Now that McConnell has drawn a line — no hearings, no votes, no meetings — that couldn’t be clearer, the challenge for Democrats is to keep the story alive. Part of the GOP strategy in not going through the confirmation process is that Republicans can starve the story of oxygen.

When asked if the only tool Democrats had right now was public pressure, Sen. Dianne Feinstein (D-CA) responded, “That’s the biggest tool of them all. It works.”

But, in the meantime, there may be very little Senate Dems can do to turn up the heat.

“Look, I’m not sure,” Sen. Cory Booker (D-NJ) said, when TPM posed the question to him. “It looks like a standoff right now. I think if you look at the evidence, if you look at the Constitution itself, it’s very explicit about what the obligations of the president are and Congress, as well as the tradition of this body, and I am hoping that becomes very persuasive.”

Outside Dem groups are beginning to use the issue against Republicans up for re-election in swing states, like Sens. Mark Kirk (R-IL) and Kelly Ayotte (R-NH), who could be seen this week avoiding reporters the best they could on Capitol Hill. But there are likely months between when Obama submits a nominee — which is expected in a few weeks — and November’s election.

“Now, we would rather it be only a couple of weeks that we need to do this,” Sen. Brian Schatz (D-HI) admitted to TPM. “But if need be, this is going to be front and center in terms of evaluating candidates for federal office because if you refuse to do your job, you should not be allowed to keep it.”

Sen. Amy Klobuchar (D-MN), a member of the Senate Judiciary Committee, pointed to a forum she and other Democrats hosted Wednesday with constitutional experts. But she brushed off the idea that Dems could host an informal hearing for the nominee once he or she is named by the President.

“I don’t know about that,” she told TPM. “It should go through the regular process.”

Schatz, meanwhile, said, “Tactically, I think all options are on the table.”

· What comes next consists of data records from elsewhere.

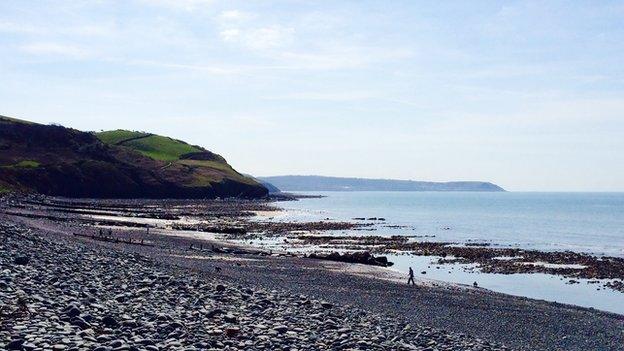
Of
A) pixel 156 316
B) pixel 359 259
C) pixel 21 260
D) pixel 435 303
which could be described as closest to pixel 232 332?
pixel 156 316

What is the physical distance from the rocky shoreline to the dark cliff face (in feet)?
359

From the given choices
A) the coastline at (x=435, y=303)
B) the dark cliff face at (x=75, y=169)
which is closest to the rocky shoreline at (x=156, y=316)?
the coastline at (x=435, y=303)

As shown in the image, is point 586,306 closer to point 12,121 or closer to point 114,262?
point 114,262

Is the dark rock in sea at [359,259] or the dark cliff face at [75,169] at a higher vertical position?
the dark cliff face at [75,169]

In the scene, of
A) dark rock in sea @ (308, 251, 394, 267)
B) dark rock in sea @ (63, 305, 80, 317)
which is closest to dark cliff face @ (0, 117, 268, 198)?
dark rock in sea @ (308, 251, 394, 267)

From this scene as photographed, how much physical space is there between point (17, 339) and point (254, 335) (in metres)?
6.04

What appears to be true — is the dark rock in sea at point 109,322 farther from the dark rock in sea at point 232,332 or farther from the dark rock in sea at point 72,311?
the dark rock in sea at point 232,332

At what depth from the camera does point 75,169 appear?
154 meters

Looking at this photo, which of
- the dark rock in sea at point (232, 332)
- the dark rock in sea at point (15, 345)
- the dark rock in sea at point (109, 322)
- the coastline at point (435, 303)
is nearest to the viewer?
the dark rock in sea at point (15, 345)

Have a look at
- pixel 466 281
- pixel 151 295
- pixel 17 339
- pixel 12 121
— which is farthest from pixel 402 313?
pixel 12 121

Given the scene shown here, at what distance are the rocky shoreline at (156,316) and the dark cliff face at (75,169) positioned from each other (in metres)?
109

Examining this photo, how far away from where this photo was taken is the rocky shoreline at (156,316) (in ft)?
45.6

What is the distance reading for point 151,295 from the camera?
20141 mm

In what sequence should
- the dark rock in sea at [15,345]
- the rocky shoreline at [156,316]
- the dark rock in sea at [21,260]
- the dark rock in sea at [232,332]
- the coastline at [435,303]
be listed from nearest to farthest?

But the crawl of time could also work in Dems’ favor if it becomes clear that the Supreme Court is struggling to deal with the absence of a ninth justice.

“The idea of leaving a seat vacant for a year or maybe longer is something the American people can’t understand: ‘What are you guys doing? What are you thinking?'” Sen. Tom Carper (D-DE) told reporters on Capitol Hill.

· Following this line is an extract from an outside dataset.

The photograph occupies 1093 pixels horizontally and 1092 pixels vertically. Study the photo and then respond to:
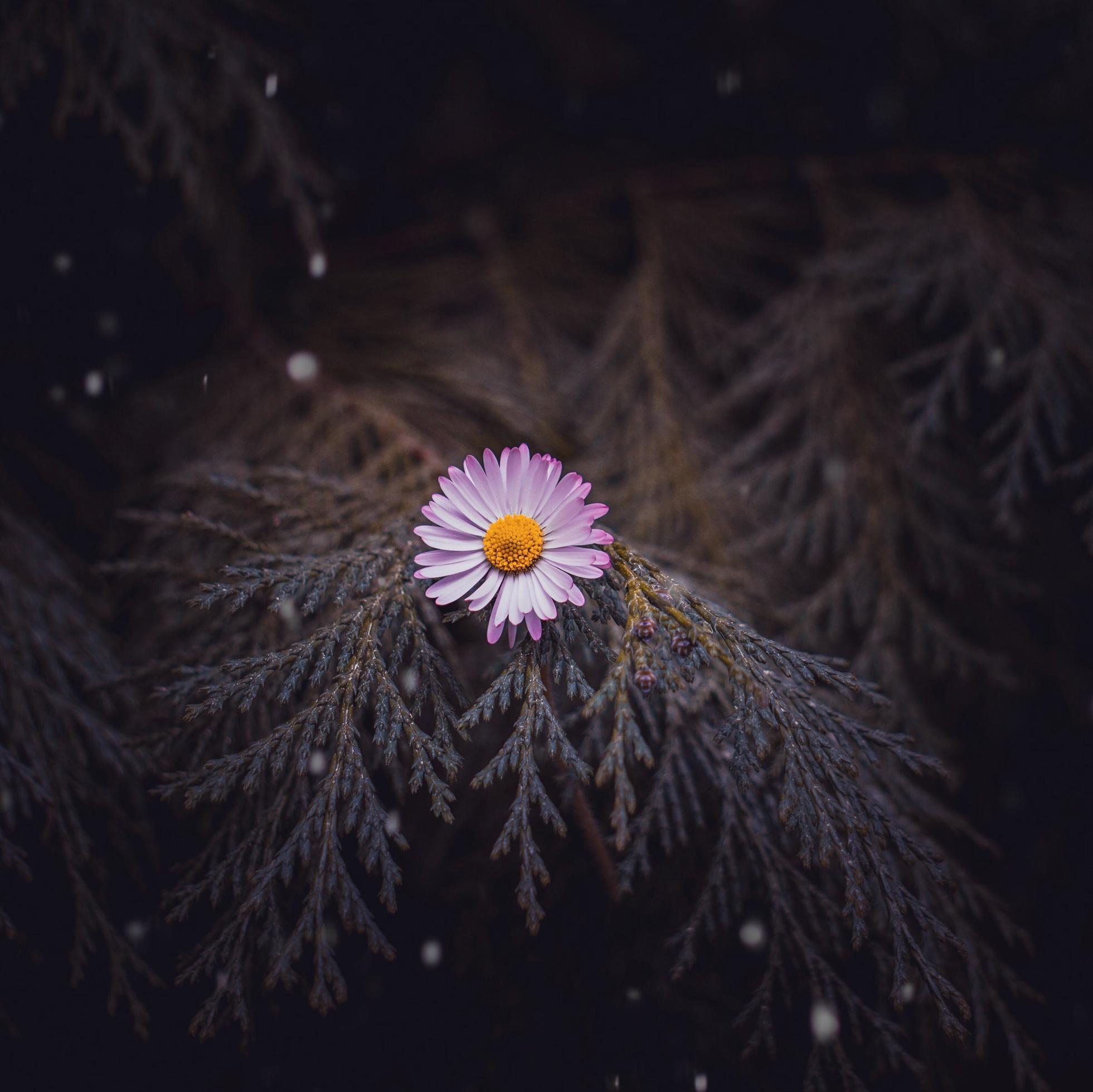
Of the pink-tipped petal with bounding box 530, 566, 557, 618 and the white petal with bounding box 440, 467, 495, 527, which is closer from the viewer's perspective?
the pink-tipped petal with bounding box 530, 566, 557, 618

The court is now at risk for split decisions on some of the big issues facing it this term — issues that include immigration, abortion and Obamacare. In a tie ruling, the lower court decision’s stands, but the decision has no precedent, creating uncertainty in the legal system.

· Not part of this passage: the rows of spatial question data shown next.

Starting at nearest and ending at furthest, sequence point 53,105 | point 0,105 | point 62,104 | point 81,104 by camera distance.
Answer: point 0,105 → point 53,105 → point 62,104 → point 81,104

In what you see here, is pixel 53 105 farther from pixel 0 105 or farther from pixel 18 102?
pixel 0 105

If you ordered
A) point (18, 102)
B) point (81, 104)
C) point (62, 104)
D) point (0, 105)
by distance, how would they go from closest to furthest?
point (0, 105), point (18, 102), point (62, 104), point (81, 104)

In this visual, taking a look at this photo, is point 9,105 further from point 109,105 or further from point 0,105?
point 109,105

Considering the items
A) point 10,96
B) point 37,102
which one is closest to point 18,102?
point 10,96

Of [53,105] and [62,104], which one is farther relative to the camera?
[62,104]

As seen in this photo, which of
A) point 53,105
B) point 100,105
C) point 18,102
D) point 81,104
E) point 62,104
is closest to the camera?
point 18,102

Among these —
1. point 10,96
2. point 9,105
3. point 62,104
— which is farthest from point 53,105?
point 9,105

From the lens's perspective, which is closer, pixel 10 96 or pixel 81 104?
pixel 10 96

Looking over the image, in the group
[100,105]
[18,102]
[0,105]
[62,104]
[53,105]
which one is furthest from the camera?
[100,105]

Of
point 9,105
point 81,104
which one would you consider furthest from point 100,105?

“Last time there was a vacancy for a year, hasn’t been since the Civil War and the public intuitively understands this president was elected for a four year term not a three year term,” said Sen. Sherrod Brown (D-OH). “When they see some 4-4 decisions, I think that will help to remind them too.”

While McConnell caught Democrats — and even some Republicans — off guard, it didn’t take much to get the minority party all on the same page.

“Sometimes we have such a diverse caucus that we can project unity and unanimity when actually it was a difficult road getting there,” Schatz said. “This is not one of those situations. We are absolutely united from the jump. There was no whipping effort. Everybody understands how outrageous this is.”